A Proto-Slavic face, rounded mouth and brows …

“Why Barbanel? Where is it from?”

“It's a distortion of the name Abrabanel. I discovered that it's a well-known, ancient Sephardic family of Talmud scholars.”

“Amazing! I can't wrap my head around it. You—in Israel! It's all so unexpected. What are you going to do there?” Ilya said, incredulous.

“It's all the same to me—maybe I won't even stay there. I have an invitation to go to Israel, but where I'll end up I have no idea. Maybe America.”

“All right, all right … but how in the world did you come up with the idea? Can you just explain that to me?” Ilya was terribly agitated.

“What is there to explain, Ilya? I'm nearly fifty, my heart isn't very good. My mother died of a heart attack at forty-three. I have no one to leave Ilya with. And they have good medical facilities there. They'll take care of him; he won't perish. But here—can you imagine what would happen to him without me?”

Little Ilya came into the room. He was enormous for his age, and deformed from illness: his arms and hands were elongated, with thin, dangling fingers; he had a tiny chin and sunken eyes … poor, poor thing … In addition to autism, they had discovered another syndrome; but autism alone would have been bad enough …

“Without me, without me, without me…” He uttered the words almost threateningly.

Lyudmila sat him down and gave him an apple.

“Good clinics, humane interaction and care, the best possible treatment—it's our only choice,” Lyudmila said calmly.

“Our only choice, our only choice,” little Ilya said with an absurdly happy intonation.

That same evening, Ilya signed the document that Lyudmila had already prepared. He didn't raise any objections.

He saw his son a few more times after that. The last time was when he took them to the airport.

Before he left for the airport, Olga thrust an enormous stuffed teddy bear into Ilya's arms.

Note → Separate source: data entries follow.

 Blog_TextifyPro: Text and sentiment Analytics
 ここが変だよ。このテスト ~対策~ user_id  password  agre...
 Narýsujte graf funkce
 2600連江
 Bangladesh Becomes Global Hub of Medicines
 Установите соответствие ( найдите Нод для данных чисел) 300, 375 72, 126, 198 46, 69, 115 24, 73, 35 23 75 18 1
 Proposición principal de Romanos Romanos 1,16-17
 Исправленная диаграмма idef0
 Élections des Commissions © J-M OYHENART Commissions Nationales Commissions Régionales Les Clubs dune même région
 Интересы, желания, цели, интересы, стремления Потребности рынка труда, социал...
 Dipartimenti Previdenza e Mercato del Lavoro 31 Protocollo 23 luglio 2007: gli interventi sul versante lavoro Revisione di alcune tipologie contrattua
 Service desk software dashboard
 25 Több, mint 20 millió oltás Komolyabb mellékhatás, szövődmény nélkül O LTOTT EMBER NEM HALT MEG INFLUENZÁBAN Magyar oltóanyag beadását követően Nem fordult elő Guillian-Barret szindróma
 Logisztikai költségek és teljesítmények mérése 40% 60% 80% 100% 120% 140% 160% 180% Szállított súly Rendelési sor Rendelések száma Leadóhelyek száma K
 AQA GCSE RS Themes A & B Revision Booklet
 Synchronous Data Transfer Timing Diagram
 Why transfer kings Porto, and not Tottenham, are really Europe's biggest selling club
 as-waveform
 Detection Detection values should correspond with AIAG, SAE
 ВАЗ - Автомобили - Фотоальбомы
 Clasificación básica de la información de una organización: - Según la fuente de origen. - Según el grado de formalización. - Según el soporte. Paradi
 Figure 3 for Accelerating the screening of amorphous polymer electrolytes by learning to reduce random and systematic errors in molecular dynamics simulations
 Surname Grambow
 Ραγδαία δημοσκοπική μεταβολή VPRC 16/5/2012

“Give this to your little boy so he has something to remember you by.”

“It's a pretty hefty bear,” Ilya said, feeling the weight of it in his arms.

“Like your son. He's rather large himself, from what I know.”

Ilya had never given any stuffed toys to his son, and he was already getting too old for them. But little Ilya beamed when he saw the bear. He ripped off the cellophane wrapping and pressed his prematurely old face into its soft belly.

“Olga and Kostya asked me to give you this teddy bear,” Ilya mumbled, and was surprised at himself: he had said the names of his other family, names his unfortunate son was hearing for the first time.

“Teddy bear, teddy bear,” young Ilya said joyously, while his father frowned from embarrassment and pain.

Ilya was already approaching Rechnoi Vokzal metro station at the same time that Lyudmila was asking the flight attendant to move them to the front row, where the boy's long legs would have more room.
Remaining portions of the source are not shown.